Based on the 1969 novel by her sister, Jackie, it co-starred Oliver Tobias. In film posters, the pair were seen dangling naked on a sex swing above a swimming pool.
A Fifty Shades of Grey of its day, it was a box office hit. So, has Joan read or watched Fifty Shades? She shakes her head.
“I have no desire to,” she says. “When I think back to how tame The Stud was relatively, it’s amazing.
“Actors nowadays have to do all this awful swallow-the-face kissing.” Pausing briefly, Dame Joan adds: “At least it’s only the faces they’re swallowing.”
I ask her how she and Percy, a man 32 years her junior, keep things fresh after 13 years of marriage.
She tells me with a grin: “Although the passion inevitably does have to die down, the lust doesn’t have to go.
“Oh God, I never talk about this.
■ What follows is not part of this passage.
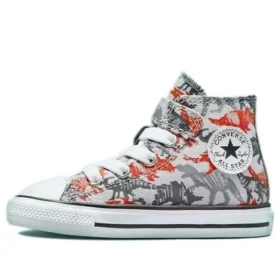 Chuck Taylor All Star “Grigio Rosso”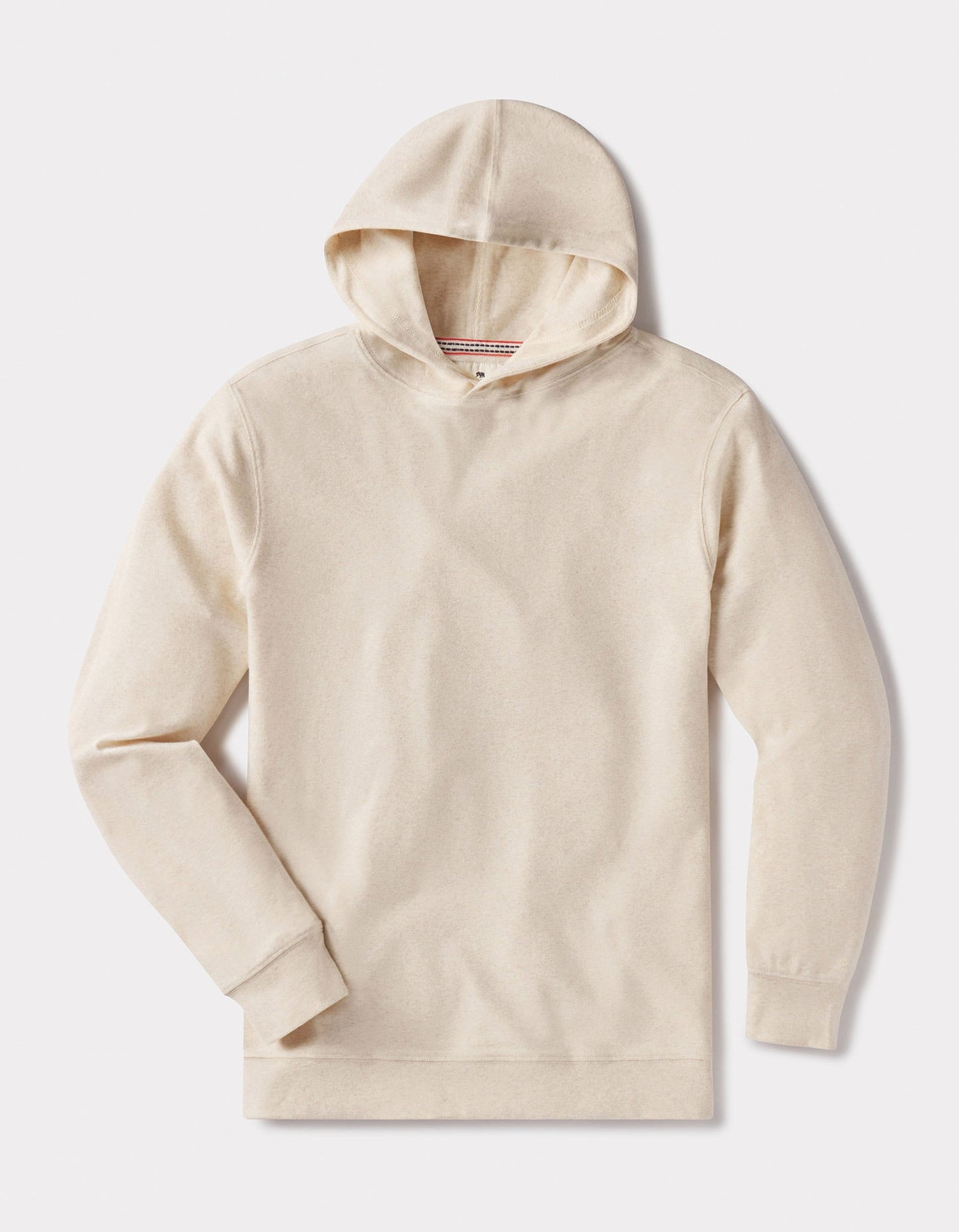 The Normal Brand Puremeso Essential Hoodie -Fossil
I’m not going there... I have to have a little dignity... I am a dame now, after all.”
Joan’s marital history has been interesting to say the least.
Her first marriage was to film star Maxwell Reed in 1952.
In 1963 she wed actor and singer Anthony Newley with whom she had two children, Tara and Sacha.
Joan then had daughter Katyana with third husband Ronald Kass.
At the height of her Dynasty fame, Joan wed Swedish singer Peter Holm, a marriage that lasted just 13 months and ended badly. But with Percy, she appears to have found lasting happiness.
After meeting on the set of a stage production of Love Letters – “I asked Percy to buy me a new eyeliner, and he came back after half an hour clutching mascara; I knew then he wasn’t gay” – the pair became firm friends before their romance.
So why could it be that a woman who is so au fait with the naked body, and who posed for Playboy at the age of 50, refuses to shake hands with a stranger?
“It’s the biggest way to spread germs so I just make it a rule during the winter,” she says. “I don’t really care if people think I’m rude.
“Would I rather shake hands or kiss? I’d rather do neither, frankly. I’d rather do the Japanese thing of bowing gracefully...”
And, with that, the dame bows, and off she goes.